Search code examples
phpregexhtml-parsing

Wrap HTML Tag around strings in HTML code


I'm using PHP 7.3+. I want to wrap different HTML tags around each letter in my HTML code, but only around text, not other HTML tags. For example:

<!doctype html>

<html lang="en">
<head>
  <meta charset="utf-8">

  <title>The HTML5 Herald</title>
  <meta name="description" content="The HTML5 Herald">
  <meta name="author" content="SitePoint">

  <link rel="stylesheet" href="css/styles.css?v=1.0">

</head>

<body>
  <h1>This is the first heading</h1>
  <p>Some Paragraph</p>
  <ul>
    <li>List item 1</li>
    <li>List item 2</li>
  </ul>
  <script src="js/scripts.js"></script>
</body>
</html>

I basically want to wrap <span class="customclass"></span> around each letter of the website text. Which are:

This is the first heading
Some Paragraph
List item 1
List item 2

Here is the expected output:

 <!doctype html>

<html lang="en">
<head>
  <meta charset="utf-8">

  <title>The HTML5 Herald</title>
  <meta name="description" content="The HTML5 Herald">
  <meta name="author" content="SitePoint">

  <link rel="stylesheet" href="css/styles.css?v=1.0">

</head>

<body>
  <h1><span class="customclass">T</span><span class="customclass">h</span><span class="customclass">i</span><span class="customclass">s</span> <span class="customclass">i</span><span class="customclass">s</span> <span class="customclass">t</span><span class="customclass">h</span><span class="customclass">e</span> <span class="customclass">f</span><span class="customclass">i</span><span class="customclass">r</span><span class="customclass">s</span><span class="customclass">t</span> <span class="customclass">h</span><span class="customclass">e</span><span class="customclass">a</span><span class="customclass">d</span><span class="customclass">i</span><span class="customclass">n</span><span class="customclass">g</span></h1>
  <p><span class="customclass">S</span><span class="customclass">o</span><span class="customclass">m</span><span class="customclass">e</span> <span class="customclass">P</span><span class="customclass">a</span><span class="customclass">r</span><span class="customclass">a</span><span class="customclass">g</span><span class="customclass">r</span><span class="customclass">a</span><span class="customclass">p</span><span class="customclass">h</span></p>
  <ul>
    <li><span class="customclass">L</span><span class="customclass">i</span><span class="customclass">s</span><span class="customclass">t</span> <span class="customclass">i</span><span class="customclass">t</span><span class="customclass">e</span><span class="customclass">m</span> <span class="customclass">1</span></li>
    <li><span class="customclass">L</span><span class="customclass">i</span><span class="customclass">s</span><span class="customclass">t</span> <span class="customclass">i</span><span class="customclass">t</span><span class="customclass">e</span><span class="customclass">m</span> <span class="customclass">2</span></li>
  </ul>
  <script src="js/scripts.js"></script>
</body>
</html>

I have got this regex, but it's only wrapping it around the 2 last words and what I need is each letters:

preg_replace('/\b[\w\'-]+\W+\K.*\S/s', '<span class="customclass">$0</span>', $html);

How is this possible with PHP?


Solution

  • This code grabs the body of the HTML document and then recursively looks for elements and the text within those elements. If it find any, it wraps each letter in a span tag.

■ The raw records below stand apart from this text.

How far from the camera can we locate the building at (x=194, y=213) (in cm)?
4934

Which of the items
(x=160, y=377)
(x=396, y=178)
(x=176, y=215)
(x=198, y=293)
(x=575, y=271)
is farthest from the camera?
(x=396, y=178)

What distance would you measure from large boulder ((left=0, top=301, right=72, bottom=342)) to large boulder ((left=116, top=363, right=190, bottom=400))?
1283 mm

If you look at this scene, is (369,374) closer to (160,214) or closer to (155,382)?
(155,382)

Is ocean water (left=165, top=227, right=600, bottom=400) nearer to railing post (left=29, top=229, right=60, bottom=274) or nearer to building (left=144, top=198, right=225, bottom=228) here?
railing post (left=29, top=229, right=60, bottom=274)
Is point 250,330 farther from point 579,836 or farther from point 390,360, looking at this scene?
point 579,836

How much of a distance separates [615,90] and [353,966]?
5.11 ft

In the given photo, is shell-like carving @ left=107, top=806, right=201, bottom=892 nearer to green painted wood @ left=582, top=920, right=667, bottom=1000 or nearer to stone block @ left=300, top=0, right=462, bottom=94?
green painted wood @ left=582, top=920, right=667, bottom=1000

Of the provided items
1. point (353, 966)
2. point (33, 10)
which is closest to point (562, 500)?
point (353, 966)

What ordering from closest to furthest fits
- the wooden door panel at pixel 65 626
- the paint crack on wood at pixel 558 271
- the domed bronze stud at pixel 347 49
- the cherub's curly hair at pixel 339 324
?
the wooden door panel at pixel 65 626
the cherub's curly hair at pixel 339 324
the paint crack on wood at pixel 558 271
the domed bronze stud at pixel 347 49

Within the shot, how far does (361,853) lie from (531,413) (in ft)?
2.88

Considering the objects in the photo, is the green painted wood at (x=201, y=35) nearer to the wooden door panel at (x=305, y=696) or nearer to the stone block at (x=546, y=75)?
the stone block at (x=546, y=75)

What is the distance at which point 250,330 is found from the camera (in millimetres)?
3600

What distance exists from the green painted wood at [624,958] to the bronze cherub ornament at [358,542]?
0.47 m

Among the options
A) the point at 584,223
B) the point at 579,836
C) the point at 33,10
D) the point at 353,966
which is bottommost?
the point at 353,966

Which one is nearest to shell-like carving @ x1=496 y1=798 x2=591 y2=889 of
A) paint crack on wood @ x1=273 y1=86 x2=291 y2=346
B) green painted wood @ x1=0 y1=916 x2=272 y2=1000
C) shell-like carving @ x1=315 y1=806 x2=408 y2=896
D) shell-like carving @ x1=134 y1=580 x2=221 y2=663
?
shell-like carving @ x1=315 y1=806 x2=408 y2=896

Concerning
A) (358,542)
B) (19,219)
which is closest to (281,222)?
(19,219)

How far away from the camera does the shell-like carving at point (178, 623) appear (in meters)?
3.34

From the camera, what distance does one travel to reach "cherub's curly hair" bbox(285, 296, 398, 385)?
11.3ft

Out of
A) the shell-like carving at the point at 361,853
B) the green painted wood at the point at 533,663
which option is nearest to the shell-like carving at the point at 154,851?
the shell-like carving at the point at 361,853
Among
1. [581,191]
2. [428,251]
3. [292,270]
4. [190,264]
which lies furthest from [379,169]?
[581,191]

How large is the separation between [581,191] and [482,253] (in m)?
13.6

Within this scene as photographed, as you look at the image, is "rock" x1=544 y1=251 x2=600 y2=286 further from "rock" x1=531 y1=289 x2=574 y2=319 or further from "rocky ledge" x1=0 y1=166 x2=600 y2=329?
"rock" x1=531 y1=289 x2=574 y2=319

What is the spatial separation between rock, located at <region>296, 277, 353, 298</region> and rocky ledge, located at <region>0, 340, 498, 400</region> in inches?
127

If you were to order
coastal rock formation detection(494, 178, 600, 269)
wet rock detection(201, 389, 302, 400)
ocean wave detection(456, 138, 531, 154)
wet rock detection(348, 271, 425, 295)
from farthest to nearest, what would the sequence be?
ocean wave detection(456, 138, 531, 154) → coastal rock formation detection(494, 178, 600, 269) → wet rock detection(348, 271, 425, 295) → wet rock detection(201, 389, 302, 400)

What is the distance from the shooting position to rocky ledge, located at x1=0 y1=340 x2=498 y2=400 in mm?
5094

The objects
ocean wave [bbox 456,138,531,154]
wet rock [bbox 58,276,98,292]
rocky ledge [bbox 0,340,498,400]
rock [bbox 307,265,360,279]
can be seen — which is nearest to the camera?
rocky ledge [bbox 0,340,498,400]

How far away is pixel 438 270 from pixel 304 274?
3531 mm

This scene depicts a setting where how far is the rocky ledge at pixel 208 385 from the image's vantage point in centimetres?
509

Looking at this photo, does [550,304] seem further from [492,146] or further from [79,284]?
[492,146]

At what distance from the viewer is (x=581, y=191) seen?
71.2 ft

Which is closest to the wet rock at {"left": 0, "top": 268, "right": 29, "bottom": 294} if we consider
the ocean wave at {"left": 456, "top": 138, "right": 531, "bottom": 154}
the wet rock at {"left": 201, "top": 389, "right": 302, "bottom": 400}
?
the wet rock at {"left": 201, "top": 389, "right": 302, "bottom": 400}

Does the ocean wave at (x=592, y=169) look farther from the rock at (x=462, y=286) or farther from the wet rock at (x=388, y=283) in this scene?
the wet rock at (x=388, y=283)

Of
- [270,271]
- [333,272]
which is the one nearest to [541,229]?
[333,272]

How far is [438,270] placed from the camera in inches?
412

    This supports custom tags and only affect the HTML in the <body> of the document.

    $string ='<!doctype html>
    <html lang="en">
    <head>
      <meta charset="utf-8">
      <title>The HTML5 Herald</title>
      <meta name="description" content="The HTML5 Herald">
      <meta name="author" content="SitePoint">
      <link rel="stylesheet" href="css/styles.css?v=1.0">
    </head>
    <body>
      <h1>This is the first heading</h1>
      <p>Some Paragraph</p>
      <ul>
        <li>List item 1</li>
        <li>List item 2</li>
      </ul>
      <script src="js/scripts.js"></script>
    </body>
    </html>';
    
    
    $previous_value = libxml_use_internal_errors(TRUE);
    $dom = new DOMDocument();
    $dom->loadHTML($string);
    $body = $dom->getElementsByTagName('body')->item(0);
    
    foreach ($body->getElementsByTagName('*') as $element) {
        replaceText($element);
    }
    
    $html = html_entity_decode($dom->saveHTML());
    
    libxml_clear_errors();
    libxml_use_internal_errors($previous_value);
    
    function replaceText(DOMNode $node) {
        if ($node instanceof DOMText) {
            $newString = '';
            foreach(str_split($node->nodeValue) as $char) {
                if (!trim($char)) {
                    continue;
                }
                $newString .= sprintf('<span class="customclass">%s</span>', $char);
            }
            $node->nodeValue = $newString;
            return $node;
        }
        if ($node->hasChildNodes()) {
            foreach($node->childNodes as $childNode) {
                return replaceText($childNode);
            }
        }
    }
    

    Output:

    <!DOCTYPE html>
    <html lang="en">
    <head>
      <meta charset="utf-8">
      <title>The HTML5 Herald</title>
      <meta name="description" content="The HTML5 Herald">
      <meta name="author" content="SitePoint">
      <link rel="stylesheet" href="css/styles.css?v=1.0">
    </head>
    <body>
      <h1><span class="customclass">T</span><span class="customclass">h</span><span class="customclass">i</span><span class="customclass">s</span><span class="customclass">i</span><span class="customclass">s</span><span class="customclass">t</span><span class="customclass">h</span><span class="customclass">e</span><span class="customclass">f</span><span class="customclass">i</span><span class="customclass">r</span><span class="customclass">s</span><span class="customclass">t</span><span class="customclass">h</span><span class="customclass">e</span><span class="customclass">a</span><span class="customclass">d</span><span class="customclass">i</span><span class="customclass">n</span><span class="customclass">g</span></h1>
      <p><span class="customclass">S</span><span class="customclass">o</span><span class="customclass">m</span><span class="customclass">e</span><span class="customclass">P</span><span class="customclass">a</span><span class="customclass">r</span><span class="customclass">a</span><span class="customclass">g</span><span class="customclass">r</span><span class="customclass">a</span><span class="customclass">p</span><span class="customclass">h</span></p>
      <ul>
      <li><span class="customclass">L</span><span class="customclass">i</span><span class="customclass">s</span><span class="customclass">t</span><span class="customclass">i</span><span class="customclass">t</span><span class="customclass">e</span><span class="customclass">m</span><span class="customclass">1</span></li>
        <li><span class="customclass">L</span><span class="customclass">i</span><span class="customclass">s</span><span class="customclass">t</span><span class="customclass">i</span><span class="customclass">t</span><span class="customclass">e</span><span class="customclass">m</span><span class="customclass">2</span></li>
      </ul>
      <script src="js/scripts.js"></script>
    </body>
    </html>